--- Excerpted data ---

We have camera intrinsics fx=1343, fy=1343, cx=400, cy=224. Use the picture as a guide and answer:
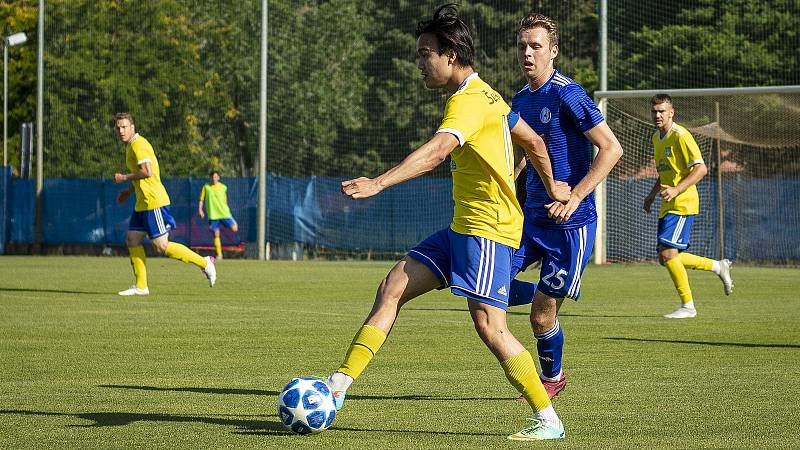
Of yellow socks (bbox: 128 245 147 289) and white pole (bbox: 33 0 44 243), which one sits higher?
--
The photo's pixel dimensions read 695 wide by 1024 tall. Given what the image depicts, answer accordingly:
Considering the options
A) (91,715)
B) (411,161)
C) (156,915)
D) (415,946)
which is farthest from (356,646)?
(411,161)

--- Task instructions ---
Return every line above that contains the string "which". Treat uppercase and lowercase as different.

--- Task result ---
Of yellow socks (bbox: 128 245 147 289) and white pole (bbox: 33 0 44 243), which one sits higher?
which is farthest from (356,646)?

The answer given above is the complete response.